Categories: Sudan Tags: ,

Air Pollution in Womb Linked to Low IQ

(AP) Researchers for the first time have linked air pollution exposure before birth with lower IQ scores in childhood, bolstering evidence that smog may harm the developing brain.

The results are in a study of 249 children of New York City women who wore backpack air monitors for 48 hours during the last few months of pregnancy. They lived in mostly low-income neighborhoods in northern Manhattan and the South Bronx. They had varying levels of exposure to typical kinds of urban air pollution, mostly from car, bus and truck exhaust.

At age 5, before starting school, the children were given IQ tests. Those exposed to the most pollution before birth scored on average four to five points lower than children with less exposure.

That’s a big enough difference that it could affect children’s performance in school, said Frederica Perera, the study’s lead author and director of the Columbia Center for Children’s Environmental Health.

Dr.
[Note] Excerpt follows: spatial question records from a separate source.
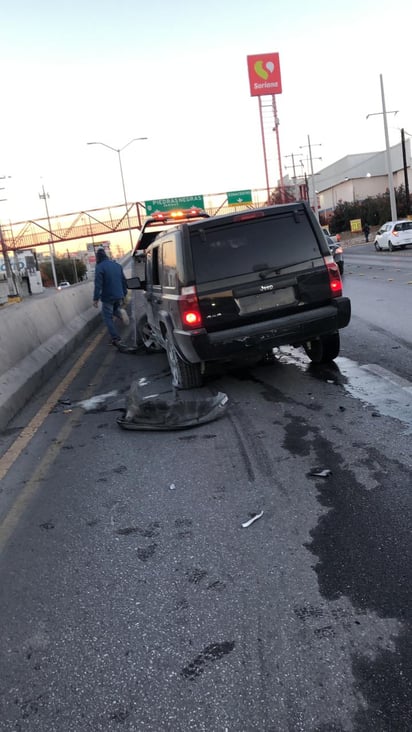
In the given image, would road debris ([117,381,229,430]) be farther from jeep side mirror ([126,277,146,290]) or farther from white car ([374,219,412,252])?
white car ([374,219,412,252])

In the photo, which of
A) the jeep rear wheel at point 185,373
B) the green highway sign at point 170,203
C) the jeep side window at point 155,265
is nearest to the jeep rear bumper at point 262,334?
the jeep rear wheel at point 185,373

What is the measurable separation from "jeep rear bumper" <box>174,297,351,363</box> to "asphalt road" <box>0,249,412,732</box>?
79 centimetres

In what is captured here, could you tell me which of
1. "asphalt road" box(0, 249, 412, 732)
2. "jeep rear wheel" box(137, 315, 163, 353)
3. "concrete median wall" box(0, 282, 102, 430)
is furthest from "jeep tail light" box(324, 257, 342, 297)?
"jeep rear wheel" box(137, 315, 163, 353)

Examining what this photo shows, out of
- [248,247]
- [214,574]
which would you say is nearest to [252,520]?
[214,574]

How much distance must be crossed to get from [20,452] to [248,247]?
3134 mm

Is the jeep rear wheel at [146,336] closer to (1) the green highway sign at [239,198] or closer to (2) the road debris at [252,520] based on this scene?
(2) the road debris at [252,520]

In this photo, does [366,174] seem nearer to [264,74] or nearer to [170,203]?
[264,74]

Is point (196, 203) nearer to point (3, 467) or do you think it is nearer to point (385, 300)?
point (385, 300)

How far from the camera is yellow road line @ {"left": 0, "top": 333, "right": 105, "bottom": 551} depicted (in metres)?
4.14

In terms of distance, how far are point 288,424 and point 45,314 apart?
703 centimetres

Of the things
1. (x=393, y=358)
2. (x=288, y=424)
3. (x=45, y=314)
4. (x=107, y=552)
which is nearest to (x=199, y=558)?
(x=107, y=552)

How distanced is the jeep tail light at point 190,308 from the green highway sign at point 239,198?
46.4 meters

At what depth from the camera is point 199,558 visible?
11.1 feet

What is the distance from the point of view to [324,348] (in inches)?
303
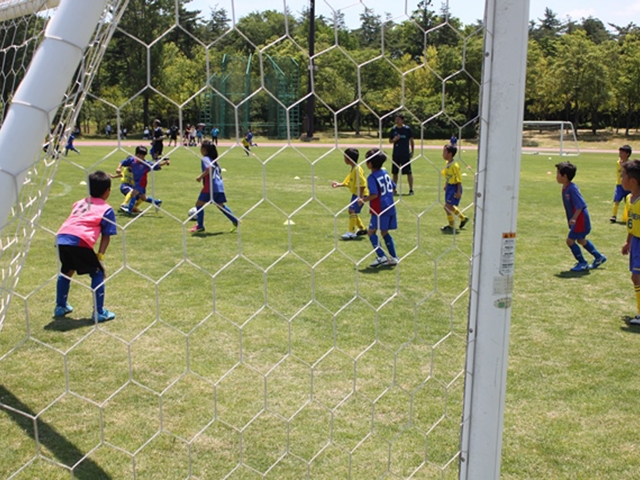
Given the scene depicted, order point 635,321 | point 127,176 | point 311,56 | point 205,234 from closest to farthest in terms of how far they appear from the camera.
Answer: point 311,56
point 635,321
point 205,234
point 127,176

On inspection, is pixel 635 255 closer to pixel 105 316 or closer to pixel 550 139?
pixel 105 316

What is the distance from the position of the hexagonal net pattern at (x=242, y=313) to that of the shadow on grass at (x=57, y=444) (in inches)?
0.4

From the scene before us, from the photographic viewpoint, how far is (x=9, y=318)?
4.93 metres

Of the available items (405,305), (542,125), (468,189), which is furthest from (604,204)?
(542,125)

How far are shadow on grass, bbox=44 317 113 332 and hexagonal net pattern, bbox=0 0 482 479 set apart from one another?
0.02 m

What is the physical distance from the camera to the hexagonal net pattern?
2.27m

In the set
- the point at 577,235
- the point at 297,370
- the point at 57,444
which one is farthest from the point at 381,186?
the point at 57,444

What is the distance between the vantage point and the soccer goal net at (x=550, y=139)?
31.9 meters

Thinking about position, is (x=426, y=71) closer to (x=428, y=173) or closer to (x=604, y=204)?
(x=604, y=204)

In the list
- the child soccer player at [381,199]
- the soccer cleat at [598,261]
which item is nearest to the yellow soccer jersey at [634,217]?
the soccer cleat at [598,261]

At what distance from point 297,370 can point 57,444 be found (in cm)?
150

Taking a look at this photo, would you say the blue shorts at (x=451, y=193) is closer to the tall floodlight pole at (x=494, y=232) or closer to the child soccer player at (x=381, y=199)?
the child soccer player at (x=381, y=199)

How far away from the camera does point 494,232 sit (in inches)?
82.0

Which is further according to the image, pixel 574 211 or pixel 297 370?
pixel 574 211
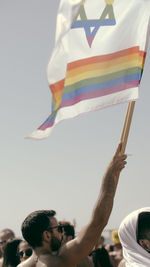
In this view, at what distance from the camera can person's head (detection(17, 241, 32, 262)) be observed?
6.14 metres

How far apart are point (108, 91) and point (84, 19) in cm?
93

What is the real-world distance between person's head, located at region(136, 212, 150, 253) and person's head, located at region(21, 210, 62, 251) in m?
0.70

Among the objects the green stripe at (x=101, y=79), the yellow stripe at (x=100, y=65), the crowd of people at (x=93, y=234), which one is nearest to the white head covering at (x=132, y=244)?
the crowd of people at (x=93, y=234)

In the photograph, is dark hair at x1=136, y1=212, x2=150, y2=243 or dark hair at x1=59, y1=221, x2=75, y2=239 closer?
dark hair at x1=136, y1=212, x2=150, y2=243

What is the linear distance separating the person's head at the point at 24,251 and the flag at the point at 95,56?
2.30 metres

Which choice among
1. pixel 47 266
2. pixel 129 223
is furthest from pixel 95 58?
pixel 47 266

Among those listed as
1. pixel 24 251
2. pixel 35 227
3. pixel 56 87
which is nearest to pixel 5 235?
pixel 24 251

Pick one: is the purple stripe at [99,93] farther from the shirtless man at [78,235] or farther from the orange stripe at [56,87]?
the shirtless man at [78,235]

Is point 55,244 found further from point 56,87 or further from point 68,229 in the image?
point 68,229

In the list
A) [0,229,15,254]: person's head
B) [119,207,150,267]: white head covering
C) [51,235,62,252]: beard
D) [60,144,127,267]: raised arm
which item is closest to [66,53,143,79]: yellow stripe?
[60,144,127,267]: raised arm

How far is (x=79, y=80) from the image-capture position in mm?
4973

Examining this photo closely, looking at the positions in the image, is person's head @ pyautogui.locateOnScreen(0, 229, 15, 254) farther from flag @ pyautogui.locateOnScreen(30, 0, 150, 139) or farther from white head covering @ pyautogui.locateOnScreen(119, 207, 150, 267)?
white head covering @ pyautogui.locateOnScreen(119, 207, 150, 267)

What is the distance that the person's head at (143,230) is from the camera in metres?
4.06

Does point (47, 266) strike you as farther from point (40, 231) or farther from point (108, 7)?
point (108, 7)
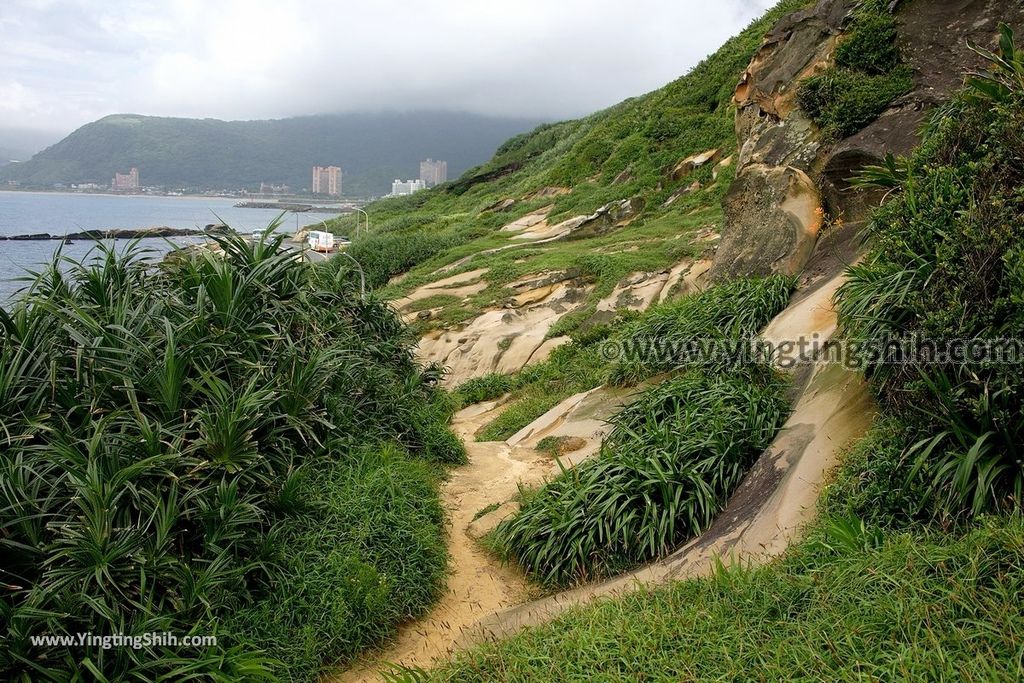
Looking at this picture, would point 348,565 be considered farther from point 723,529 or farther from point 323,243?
point 323,243

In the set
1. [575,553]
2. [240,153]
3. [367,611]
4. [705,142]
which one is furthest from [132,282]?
[240,153]

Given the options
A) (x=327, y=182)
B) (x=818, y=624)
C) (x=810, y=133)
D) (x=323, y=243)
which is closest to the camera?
(x=818, y=624)

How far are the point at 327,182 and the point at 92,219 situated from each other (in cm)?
10504

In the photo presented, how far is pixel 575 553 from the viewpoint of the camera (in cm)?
536

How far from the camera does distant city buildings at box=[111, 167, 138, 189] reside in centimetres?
10506

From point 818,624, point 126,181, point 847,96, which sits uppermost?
point 126,181

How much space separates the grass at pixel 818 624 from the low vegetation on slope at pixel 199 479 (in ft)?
4.44

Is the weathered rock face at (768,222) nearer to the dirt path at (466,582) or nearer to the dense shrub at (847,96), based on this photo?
the dense shrub at (847,96)

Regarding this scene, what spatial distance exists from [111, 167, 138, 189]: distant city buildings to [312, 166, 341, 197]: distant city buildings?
35.4 meters

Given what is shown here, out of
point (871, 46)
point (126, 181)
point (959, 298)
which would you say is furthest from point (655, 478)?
point (126, 181)

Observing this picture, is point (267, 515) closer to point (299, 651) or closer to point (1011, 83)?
point (299, 651)

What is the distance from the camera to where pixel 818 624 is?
11.0ft

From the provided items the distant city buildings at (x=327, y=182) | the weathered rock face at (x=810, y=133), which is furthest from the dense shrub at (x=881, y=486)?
the distant city buildings at (x=327, y=182)

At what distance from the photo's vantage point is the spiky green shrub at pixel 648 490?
5.28 meters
Michael Msall, a University of Chicago pediatrician not involved in the research, said the study doesn’t mean that children living in congested cities “aren’t going to learn to read and write and spell.”

But it does suggest that you don’t have to live right next door to a belching factory to face pollution health risks, and that there may be more dangers from typical urban air pollution than previously thought, he said.

“We are learning more and more about low-dose exposure and how things we take for granted may not be a free ride,” he said.

While future research is needed to confirm the new results, the findings suggest exposure to air pollution before birth could have the same harmful effects on the developing brain as exposure to lead, said Patrick Breysse, an environmental health specialist at Johns Hopkins’ school of public health.

And along with other environmental harms and disadvantages low-income children are exposed to, it could help explain why they often do worse academically than children from wealthier families, Breysse said.

“It’s a profound observation,” he said. “This paper is going to open a lot of eyes.”

The study in the August edition of Pediatrics was released Monday.

In earlier research, involving some of the same children and others, Perera linked prenatal exposure to air pollution with genetic abnormalities at birth that could increase risks for cancer; smaller newborn head size and reduced birth weight. Her research team also has linked it with developmental delays at age 3 and with children’s asthma.

The researchers studied pollutants that can cross the placenta and are known scientifically as polycyclic aromatic hydrocarbons. Main sources include vehicle exhaust and factory emissions. Tobacco smoke is another source, but mothers in the study were nonsmokers.

A total of 140 study children, 56 percent, were in the high exposure group. That means their mothers likely lived close to heavily congested streets, bus depots and other typical sources of city air pollution; the researchers are still examining data to confirm that, Perera said. The mothers were black or Dominican-American; the results likely apply to other groups, researchers said.

The researchers took into account other factors that could influence IQ, including secondhand smoke exposure, the home learning environment and air pollution exposure after birth, and still found a strong influence from prenatal exposure, Perera said.

Dr. Robert Geller, an Emory University pediatrician and toxicologist, said the study can’t completely rule out that pollution exposure during early childhood might have contributed. He also noted fewer mothers in the high exposure group had graduated from high school. While that might also have contributed to the high-dose children’s lower IQ scores, the study still provides compelling evidence implicating prenatal pollution exposure that should prompt additional studies, Geller said.

The researchers said they plan to continuing monitoring and testing the children to learn whether school performance is affected and if there are any additional long-term effects.